Despite the promising results obtained with FF2, several limitations of the present study should be acknowledged. First, feed intake, palatability, and nutrient utilization were not directly quantified; therefore, the mechanisms underlying the observed differences in performance among dietary treatments could not be conclusively determined. Second, although all diets were finely ground and passed through a 250-µm sieve, particle size distribution was not measured, and its potential influence on feed ingestion cannot be completely excluded. Third, the study was conducted under controlled laboratory conditions and focused primarily on growth performance, survival, and biomass composition during the juvenile culture period. Consequently, the applicability of FF2 under commercial-scale production systems and its effects on reproductive performance remain to be evaluated. Future studies addressing these limitations, together with economic analyses and long-term production trials, would further strengthen the practical application of algae-independent feeding strategies for fairy shrimp culture.

5. Conclusions

This study demonstrates that FF2, a diet composed of equal proportions of spirulina powder and commercial shrimp feed, is an effective algae-independent alternative to fresh Chlorella sp. for the culture of the tropical fairy shrimp S. sirindhornae. Across all developmental stages, FF2 supported growth performance and survival rates comparable to those achieved with live microalgae, while producing shrimp biomass with enhanced protein, lipid, carotenoid, and amino acid contents. These results indicate that spirulina-based dried formulations can successfully replace live microalgae in the culture of S. sirindhornae without compromising growth performance or nutritional quality.

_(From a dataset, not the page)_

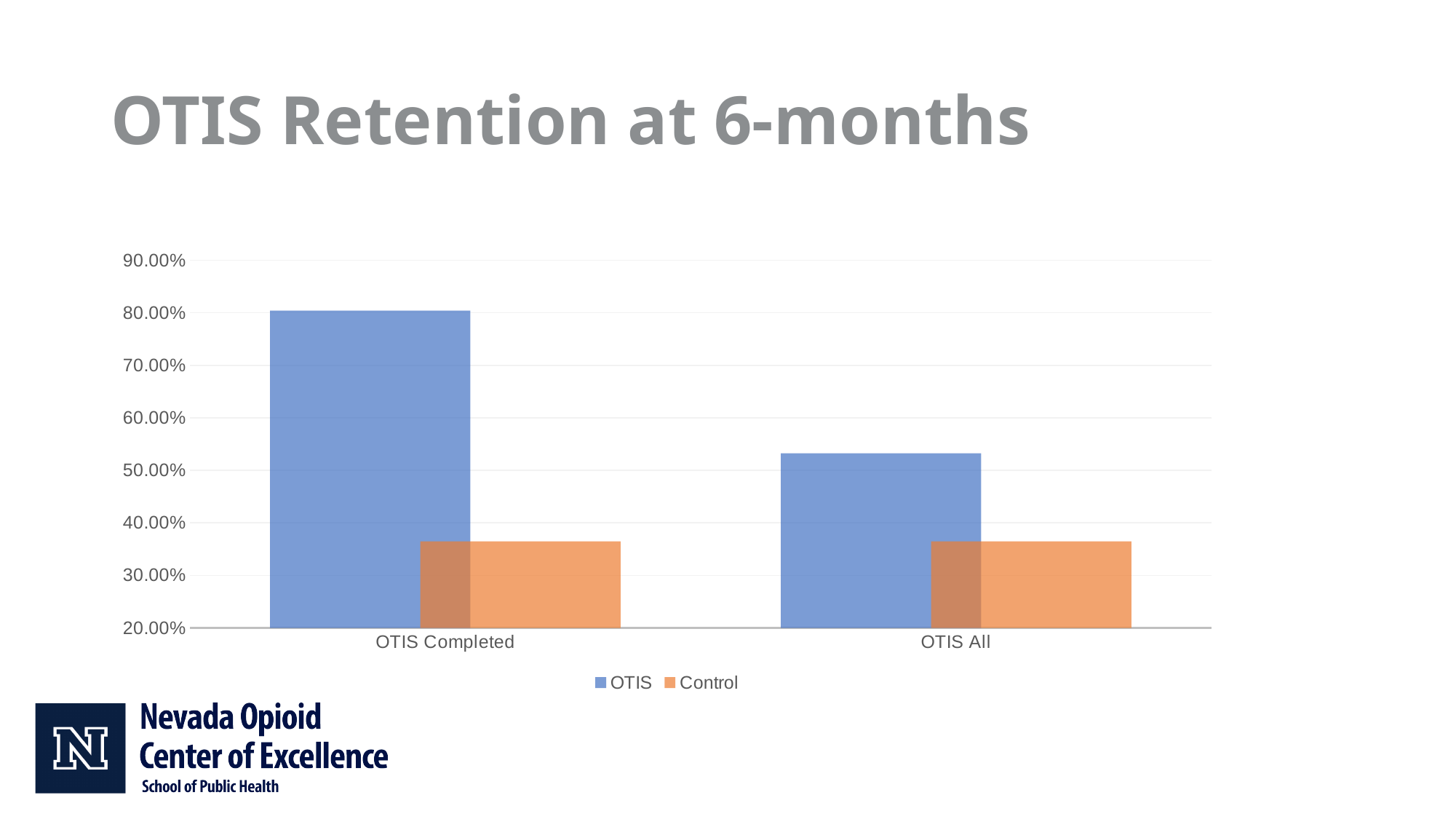
For OTIS All, which series has the larger value, OTIS or Control? OTIS Is the OTIS value for OTIS All greater or less than 50.00%? greater What kind of chart is shown on the slide? bar chart Is the Control value for OTIS All greater or less than 30.00%? greater Which category has the higher OTIS value, OTIS Completed or OTIS All? OTIS Completed Which series is shown in blue? OTIS How many categories are shown on the x axis? 2 What is the title of the slide's chart? OTIS Retention at 6-months Which bar is the tallest in the chart? OTIS for OTIS Completed Is the Control value for OTIS Completed greater or less than 40.00%? less How many series does the legend list? 2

The proposed feeding strategy is particularly suitable for nursery-scale operations and for regions where fresh microalgal production is technically, seasonally, or economically constrained. However, this study was conducted under controlled experimental conditions, and detailed physicochemical characterization of all experimental diets, including particle size distribution and water stability, was beyond the scope of the present study. Further evaluation under large-scale production systems is therefore still required. Future studies focusing on economic feasibility, optimization of feed particle size during early developmental stages, long-term reproductive performance, and detailed feed characterization would provide valuable insights into the commercial applicability and sustainability of this feeding strategy.

Future prospects include the development of cost-effective algae-independent feeds for large-scale fairy shrimp production, refinement of nutritionally balanced formulations tailored to different developmental stages, and integration of such feeding strategies into freshwater aquaculture hatchery systems. These advances may contribute to more reliable fairy shrimp production, reduced dependence on live microalgae, and improved availability of high-quality live feed resources for freshwater aquaculture.

Overall, the findings provide a scientific basis for the development of practical and nutritionally balanced algae-independent feeding approaches for freshwater aquaculture hatchery systems.